Tes swallowed, the truth rising in her throat. Her breath shuddered. At some point, she had begun to shake. She wondered if she was going into shock, thought it rude, that after everything she’d been through, her body was choosing now to fall apart.
She reached to steady herself on a table, but her balance was off, or else the table had moved, because she missed it, stumbled, gasped in pain as the movement tore at her side.
“She’s injured,” said Kell, getting to his feet.
“Hands bleed,” said Lila with a dismissive wave.
But the prince was staring at Tes’s stomach. “Not that much.”
She followed his gaze. A dark stain was spreading across her shirtfront. “Oh,” she said slowly. “That.” Her teeth were chattering.
“Lila, she’s hurt,” said Kell. “You should heal her.”
But the Antari wasn’t listening. Her thin fingers found Tes’s chin, and forced it up to meet her gaze.

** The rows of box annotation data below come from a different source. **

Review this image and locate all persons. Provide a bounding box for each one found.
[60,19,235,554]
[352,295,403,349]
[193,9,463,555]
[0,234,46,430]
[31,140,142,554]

“How did you fix the persalis?” Her face slid in and out of focus. Tes was so tired. Tired of running. Tired of keeping secrets. And if anyone would understand how it felt, to have a rare and wanted power, surely it was an Antari.
“I can see it,” she said, the words sliding between her teeth. “I can see the threads of magic that run through spells. That’s how I knew what it was. And how to fix it.”
For a moment, after she said it, all Tes felt was relief. Heavy as a blanket.
The prince made a sound that might have been a laugh. Lila and Tes both turned to him.
“Alucard will be devastated,” he said, “to learn he’s not the only one gifted with such sight.”
Tes stiffened. “There are others?”
“It would appear that way,” said Lila.
“I didn’t know.” Tes looked down at Vares, the little strings of light wound like wire through his bones. “I’ve never met anyone else who could manipulate the threads of magic.”
It was a very large room, but in that moment, all the air seemed to go out of it. Tes looked up, and found both Antari staring at her.